Rumo a uma escalada bélica

Rafael Poch de Feliu

Imagem: O cerco de Sebastopol (Franz Roubaud)
Tradução: Noah Brandsch

Rumo a uma escalada bélica

Rafael Poch de Feliu

A fraqueza militar russa na primeira fase da guerra ucraniana determina uma maior pressão militar na segunda fase e encoraja o impulso ocidental geral para uma grande guerra.

O presente artigo foi originalmente publicado no blog pessoal do autor.

Estamos testemunhando na Ucrânia uma repetição da situação vivida na “guerra de inverno” da URSS contra a Finlândia, de novembro de 1939 a março de 1940. O fracasso da “blitzkrieg” [“guerra relâmpago”, nota da tradução] que os russos pareciam utilizar como o primeiro estágio de sua invasão na Ucrânia está tendo o claro efeito de encorajar o intervencionismo militar ocidental no conflito.

Precedente finlandês

Em vez do esperado colapso, confraternização e deserção maciça do exército ucraniano regular, da fuga do governo para a Ucrânia Ocidental diante da proximidade das tropas russas em Kiev e pouca resistência no Leste e Sul do país, Moscou encontrou outro quadro que o forçou a mudar seu plano e aumentar a pressão militar.

Como agora na Ucrânia, Moscou buscou distância daquela “guerra de inverno”. Leningrado, atual São Petersburgo, estava então a cerca de 40 quilômetros da fronteira finlandesa.

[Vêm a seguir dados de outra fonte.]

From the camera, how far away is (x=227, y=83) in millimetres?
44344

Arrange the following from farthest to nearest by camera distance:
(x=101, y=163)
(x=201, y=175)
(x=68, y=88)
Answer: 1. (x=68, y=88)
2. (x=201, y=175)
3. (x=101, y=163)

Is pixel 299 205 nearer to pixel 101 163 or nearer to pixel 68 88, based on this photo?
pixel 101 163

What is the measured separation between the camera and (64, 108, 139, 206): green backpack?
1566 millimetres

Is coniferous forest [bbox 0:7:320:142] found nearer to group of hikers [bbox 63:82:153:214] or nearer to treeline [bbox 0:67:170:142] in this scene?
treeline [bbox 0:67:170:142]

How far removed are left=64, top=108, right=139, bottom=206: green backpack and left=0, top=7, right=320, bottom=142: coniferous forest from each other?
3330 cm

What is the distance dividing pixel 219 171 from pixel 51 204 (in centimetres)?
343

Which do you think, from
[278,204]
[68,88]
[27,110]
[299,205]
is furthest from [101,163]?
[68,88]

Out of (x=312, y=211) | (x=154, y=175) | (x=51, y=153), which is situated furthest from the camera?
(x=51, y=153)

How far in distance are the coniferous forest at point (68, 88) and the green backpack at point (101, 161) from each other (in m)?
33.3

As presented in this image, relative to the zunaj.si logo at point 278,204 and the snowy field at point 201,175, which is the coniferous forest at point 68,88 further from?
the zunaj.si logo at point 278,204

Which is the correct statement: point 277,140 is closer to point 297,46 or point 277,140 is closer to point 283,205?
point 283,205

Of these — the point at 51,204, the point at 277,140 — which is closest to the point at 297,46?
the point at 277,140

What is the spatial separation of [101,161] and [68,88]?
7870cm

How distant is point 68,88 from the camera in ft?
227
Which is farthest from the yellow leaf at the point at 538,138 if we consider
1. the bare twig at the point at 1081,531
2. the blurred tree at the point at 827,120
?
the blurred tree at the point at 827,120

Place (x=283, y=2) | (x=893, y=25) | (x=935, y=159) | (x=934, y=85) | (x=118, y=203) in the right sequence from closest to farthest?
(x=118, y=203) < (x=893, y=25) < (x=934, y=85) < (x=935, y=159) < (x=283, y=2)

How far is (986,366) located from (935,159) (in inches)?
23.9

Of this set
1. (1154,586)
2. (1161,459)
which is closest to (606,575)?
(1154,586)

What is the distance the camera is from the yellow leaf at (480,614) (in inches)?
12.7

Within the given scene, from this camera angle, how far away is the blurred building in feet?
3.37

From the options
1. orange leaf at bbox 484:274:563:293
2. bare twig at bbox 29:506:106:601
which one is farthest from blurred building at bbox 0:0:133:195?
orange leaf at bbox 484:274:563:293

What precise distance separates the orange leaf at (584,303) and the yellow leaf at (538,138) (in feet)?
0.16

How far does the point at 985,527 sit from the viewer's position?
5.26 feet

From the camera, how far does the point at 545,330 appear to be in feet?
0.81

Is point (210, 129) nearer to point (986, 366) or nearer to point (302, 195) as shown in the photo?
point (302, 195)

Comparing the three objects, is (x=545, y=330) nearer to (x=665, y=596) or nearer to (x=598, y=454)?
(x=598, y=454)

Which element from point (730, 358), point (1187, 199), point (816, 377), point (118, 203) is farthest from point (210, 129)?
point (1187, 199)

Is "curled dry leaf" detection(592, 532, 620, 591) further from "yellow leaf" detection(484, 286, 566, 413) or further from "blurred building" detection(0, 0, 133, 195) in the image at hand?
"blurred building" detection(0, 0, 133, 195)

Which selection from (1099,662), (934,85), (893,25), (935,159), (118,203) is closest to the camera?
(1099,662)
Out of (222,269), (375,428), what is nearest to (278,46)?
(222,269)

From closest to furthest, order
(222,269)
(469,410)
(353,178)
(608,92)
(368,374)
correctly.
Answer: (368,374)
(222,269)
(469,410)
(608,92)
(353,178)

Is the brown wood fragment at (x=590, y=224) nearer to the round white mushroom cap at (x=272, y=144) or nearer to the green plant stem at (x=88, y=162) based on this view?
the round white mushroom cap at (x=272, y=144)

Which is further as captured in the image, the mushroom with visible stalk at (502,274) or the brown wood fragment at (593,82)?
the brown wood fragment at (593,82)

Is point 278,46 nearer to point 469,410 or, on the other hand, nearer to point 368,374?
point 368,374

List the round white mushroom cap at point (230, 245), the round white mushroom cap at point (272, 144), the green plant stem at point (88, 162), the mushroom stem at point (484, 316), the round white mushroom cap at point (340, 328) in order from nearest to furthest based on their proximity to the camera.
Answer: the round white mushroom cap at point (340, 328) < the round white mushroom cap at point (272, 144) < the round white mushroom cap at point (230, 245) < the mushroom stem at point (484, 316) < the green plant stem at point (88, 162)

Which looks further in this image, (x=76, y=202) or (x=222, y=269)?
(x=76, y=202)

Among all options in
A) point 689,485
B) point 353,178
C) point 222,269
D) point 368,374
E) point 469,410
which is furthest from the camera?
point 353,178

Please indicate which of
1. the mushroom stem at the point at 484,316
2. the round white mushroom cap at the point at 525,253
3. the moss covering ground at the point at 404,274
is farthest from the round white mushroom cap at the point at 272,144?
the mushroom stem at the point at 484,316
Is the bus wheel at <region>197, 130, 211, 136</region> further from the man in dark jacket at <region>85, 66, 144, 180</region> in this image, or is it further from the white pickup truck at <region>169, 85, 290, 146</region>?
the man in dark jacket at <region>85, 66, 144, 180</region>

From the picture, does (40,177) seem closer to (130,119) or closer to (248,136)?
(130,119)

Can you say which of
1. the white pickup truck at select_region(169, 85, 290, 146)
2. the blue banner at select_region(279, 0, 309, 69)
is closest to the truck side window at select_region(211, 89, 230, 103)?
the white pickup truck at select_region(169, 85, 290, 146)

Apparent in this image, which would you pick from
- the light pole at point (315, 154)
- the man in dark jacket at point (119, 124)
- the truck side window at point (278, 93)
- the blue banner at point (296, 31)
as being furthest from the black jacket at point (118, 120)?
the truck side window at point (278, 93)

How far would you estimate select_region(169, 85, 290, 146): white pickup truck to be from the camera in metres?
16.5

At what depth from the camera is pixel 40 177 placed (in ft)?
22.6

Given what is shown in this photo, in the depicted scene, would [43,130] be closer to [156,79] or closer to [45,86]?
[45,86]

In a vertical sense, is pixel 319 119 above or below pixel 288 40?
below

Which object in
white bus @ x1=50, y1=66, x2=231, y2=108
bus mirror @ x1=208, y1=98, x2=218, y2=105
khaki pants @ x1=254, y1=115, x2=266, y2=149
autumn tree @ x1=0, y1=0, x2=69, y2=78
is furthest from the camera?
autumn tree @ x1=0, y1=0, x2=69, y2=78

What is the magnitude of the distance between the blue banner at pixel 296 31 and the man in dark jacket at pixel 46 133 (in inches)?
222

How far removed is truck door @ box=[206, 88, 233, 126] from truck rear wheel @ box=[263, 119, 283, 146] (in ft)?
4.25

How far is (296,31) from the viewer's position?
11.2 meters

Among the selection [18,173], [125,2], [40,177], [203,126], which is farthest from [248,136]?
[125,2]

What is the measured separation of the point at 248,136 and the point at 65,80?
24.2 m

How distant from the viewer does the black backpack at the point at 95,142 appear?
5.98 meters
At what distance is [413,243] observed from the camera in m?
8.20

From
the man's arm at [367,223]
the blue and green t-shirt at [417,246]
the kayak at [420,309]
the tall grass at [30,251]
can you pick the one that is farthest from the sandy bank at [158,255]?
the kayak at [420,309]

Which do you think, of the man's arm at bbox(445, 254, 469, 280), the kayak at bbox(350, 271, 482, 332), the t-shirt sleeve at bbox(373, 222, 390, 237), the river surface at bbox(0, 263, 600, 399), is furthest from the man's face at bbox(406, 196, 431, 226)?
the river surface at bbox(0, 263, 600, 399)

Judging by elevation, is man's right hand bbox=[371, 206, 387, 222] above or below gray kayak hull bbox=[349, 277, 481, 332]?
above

A Finlândia, como a Polônia, tinha conseguido sair do Império Russo com a falência do czarismo e a posição da antiga capital imperial estava geograficamente muito comprometida e exposta à invasão. A guerra buscava expandir a zona de segurança, algo que os líderes russos agora mencionam sobre a Ucrânia e que há séculos tem sido uma das razões básicas para o expansionismo defensivo russo em um país de enormes espaços sem barreiras ou limites geográficos.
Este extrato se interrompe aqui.